Goal of the exercise - Where the line with "genus: Tamiasciurus" appears below, start writing out lines exactly, and finish with the line with "scientific name: Crax rubra", which is included; write out nothing else.

[Saved entries]

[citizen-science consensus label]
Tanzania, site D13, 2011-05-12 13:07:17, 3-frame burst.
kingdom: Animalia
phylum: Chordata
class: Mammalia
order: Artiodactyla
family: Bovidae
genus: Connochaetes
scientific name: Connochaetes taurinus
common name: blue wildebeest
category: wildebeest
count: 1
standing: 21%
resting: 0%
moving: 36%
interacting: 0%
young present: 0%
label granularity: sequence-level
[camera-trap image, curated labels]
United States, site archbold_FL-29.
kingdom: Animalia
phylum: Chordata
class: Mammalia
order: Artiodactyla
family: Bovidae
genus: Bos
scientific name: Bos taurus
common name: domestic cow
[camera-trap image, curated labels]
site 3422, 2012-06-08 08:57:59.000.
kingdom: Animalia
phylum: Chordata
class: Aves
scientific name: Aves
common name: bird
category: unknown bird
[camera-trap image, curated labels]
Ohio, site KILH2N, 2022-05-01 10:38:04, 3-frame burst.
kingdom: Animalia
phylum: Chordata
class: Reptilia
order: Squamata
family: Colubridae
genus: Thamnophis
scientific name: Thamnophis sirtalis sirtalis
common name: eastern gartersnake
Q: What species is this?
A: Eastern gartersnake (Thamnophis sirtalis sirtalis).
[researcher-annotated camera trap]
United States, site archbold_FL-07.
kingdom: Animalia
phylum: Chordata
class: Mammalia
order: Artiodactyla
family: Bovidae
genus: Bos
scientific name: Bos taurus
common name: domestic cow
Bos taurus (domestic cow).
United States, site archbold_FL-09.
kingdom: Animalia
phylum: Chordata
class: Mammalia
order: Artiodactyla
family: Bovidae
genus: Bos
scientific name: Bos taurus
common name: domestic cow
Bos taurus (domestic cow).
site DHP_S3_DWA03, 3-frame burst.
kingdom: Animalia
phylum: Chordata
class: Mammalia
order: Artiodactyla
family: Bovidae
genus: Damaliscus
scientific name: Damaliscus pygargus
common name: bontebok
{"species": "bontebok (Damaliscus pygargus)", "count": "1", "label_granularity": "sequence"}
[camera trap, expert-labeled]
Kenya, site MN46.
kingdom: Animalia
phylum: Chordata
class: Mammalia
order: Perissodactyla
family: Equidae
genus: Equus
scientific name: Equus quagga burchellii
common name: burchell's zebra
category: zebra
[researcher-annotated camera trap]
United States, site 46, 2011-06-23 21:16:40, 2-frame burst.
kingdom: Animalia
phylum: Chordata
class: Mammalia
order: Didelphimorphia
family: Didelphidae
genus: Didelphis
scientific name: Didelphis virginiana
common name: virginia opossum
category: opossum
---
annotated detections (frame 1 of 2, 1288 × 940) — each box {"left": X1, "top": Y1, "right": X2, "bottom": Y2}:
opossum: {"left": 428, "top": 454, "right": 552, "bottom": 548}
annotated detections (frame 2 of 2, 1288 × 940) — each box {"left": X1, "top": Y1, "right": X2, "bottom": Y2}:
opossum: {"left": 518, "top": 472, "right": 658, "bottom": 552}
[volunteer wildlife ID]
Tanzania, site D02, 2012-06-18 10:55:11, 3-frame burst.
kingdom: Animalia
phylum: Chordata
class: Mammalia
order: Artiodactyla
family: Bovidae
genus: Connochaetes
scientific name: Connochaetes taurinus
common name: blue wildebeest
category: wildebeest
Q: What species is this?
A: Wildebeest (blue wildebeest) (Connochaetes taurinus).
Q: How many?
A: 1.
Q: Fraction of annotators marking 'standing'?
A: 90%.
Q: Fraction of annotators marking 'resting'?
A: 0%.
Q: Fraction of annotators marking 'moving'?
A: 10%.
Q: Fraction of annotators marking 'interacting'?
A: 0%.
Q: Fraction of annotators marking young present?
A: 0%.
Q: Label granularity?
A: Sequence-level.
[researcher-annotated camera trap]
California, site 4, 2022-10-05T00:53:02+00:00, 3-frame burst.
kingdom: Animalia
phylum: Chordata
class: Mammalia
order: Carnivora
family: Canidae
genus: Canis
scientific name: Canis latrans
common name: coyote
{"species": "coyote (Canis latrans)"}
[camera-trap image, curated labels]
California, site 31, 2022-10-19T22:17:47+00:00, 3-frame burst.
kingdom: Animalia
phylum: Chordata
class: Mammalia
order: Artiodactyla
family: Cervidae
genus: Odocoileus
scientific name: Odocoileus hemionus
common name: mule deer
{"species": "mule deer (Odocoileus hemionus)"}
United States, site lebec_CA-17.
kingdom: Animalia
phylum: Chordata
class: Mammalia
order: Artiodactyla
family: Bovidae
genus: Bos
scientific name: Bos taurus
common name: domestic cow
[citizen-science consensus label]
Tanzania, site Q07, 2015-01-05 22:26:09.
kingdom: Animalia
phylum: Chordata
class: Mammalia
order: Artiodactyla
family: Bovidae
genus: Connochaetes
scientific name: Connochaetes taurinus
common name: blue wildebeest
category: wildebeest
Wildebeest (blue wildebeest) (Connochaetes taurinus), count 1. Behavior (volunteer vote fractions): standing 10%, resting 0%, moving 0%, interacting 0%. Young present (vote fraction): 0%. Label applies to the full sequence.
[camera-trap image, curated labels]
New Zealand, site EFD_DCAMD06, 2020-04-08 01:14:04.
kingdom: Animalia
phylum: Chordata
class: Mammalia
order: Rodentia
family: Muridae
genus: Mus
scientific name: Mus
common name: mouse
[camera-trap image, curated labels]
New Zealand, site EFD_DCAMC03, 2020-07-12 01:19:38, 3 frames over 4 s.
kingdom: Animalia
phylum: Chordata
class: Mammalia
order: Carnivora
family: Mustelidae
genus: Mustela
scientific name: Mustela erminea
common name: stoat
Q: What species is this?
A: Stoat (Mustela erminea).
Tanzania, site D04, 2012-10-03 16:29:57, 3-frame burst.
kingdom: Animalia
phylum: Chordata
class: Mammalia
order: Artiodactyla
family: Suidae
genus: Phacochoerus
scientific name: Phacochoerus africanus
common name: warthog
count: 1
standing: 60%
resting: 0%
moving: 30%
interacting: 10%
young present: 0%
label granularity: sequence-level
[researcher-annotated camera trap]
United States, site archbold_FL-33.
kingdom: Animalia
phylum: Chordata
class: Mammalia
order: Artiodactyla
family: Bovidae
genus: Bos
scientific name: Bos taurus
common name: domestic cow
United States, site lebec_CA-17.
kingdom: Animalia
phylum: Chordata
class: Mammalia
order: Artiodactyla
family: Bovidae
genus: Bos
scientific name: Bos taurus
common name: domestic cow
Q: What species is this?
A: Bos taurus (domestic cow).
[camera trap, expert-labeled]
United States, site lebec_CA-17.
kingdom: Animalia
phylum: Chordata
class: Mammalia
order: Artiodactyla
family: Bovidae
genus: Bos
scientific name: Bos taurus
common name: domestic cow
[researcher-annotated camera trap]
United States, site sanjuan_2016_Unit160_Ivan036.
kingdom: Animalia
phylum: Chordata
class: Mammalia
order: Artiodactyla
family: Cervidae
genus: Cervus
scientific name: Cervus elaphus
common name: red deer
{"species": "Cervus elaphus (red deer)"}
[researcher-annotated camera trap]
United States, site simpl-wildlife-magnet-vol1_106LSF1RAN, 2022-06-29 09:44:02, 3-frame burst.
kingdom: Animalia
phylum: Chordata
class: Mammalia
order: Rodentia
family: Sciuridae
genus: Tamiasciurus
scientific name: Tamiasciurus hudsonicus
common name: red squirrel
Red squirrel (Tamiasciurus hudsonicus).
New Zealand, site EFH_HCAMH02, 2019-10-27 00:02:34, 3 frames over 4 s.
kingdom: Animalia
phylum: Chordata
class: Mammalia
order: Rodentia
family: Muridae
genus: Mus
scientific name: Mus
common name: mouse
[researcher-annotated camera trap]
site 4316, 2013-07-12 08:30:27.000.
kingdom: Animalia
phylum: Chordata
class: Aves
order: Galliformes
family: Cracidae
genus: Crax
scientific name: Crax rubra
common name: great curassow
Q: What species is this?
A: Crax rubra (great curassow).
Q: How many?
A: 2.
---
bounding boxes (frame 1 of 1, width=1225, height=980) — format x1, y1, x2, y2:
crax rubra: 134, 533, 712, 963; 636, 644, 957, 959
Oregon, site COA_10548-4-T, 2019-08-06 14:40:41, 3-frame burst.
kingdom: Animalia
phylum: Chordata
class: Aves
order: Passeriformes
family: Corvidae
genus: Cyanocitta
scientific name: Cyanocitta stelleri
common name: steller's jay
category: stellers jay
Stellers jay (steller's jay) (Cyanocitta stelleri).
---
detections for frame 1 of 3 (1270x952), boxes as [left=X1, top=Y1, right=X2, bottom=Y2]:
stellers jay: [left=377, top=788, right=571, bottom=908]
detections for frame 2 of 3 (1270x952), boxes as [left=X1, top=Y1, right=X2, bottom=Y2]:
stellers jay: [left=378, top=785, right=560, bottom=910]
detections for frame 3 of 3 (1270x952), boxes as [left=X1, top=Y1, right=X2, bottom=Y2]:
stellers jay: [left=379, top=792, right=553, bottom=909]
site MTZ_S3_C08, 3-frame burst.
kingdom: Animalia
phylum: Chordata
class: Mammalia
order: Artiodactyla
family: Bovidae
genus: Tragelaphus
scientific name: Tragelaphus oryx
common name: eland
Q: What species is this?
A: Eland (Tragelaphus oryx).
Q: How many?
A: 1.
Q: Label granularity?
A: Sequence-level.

Response area -
genus: Tamiasciurus
scientific name: Tamiasciurus hudsonicus
common name: red squirrel
Red squirrel (Tamiasciurus hudsonicus).
New Zealand, site EFH_HCAMH02, 2019-10-27 00:02:34, 3 frames over 4 s.
kingdom: Animalia
phylum: Chordata
class: Mammalia
order: Rodentia
family: Muridae
genus: Mus
scientific name: Mus
common name: mouse
[researcher-annotated camera trap]
site 4316, 2013-07-12 08:30:27.000.
kingdom: Animalia
phylum: Chordata
class: Aves
order: Galliformes
family: Cracidae
genus: Crax
scientific name: Crax rubra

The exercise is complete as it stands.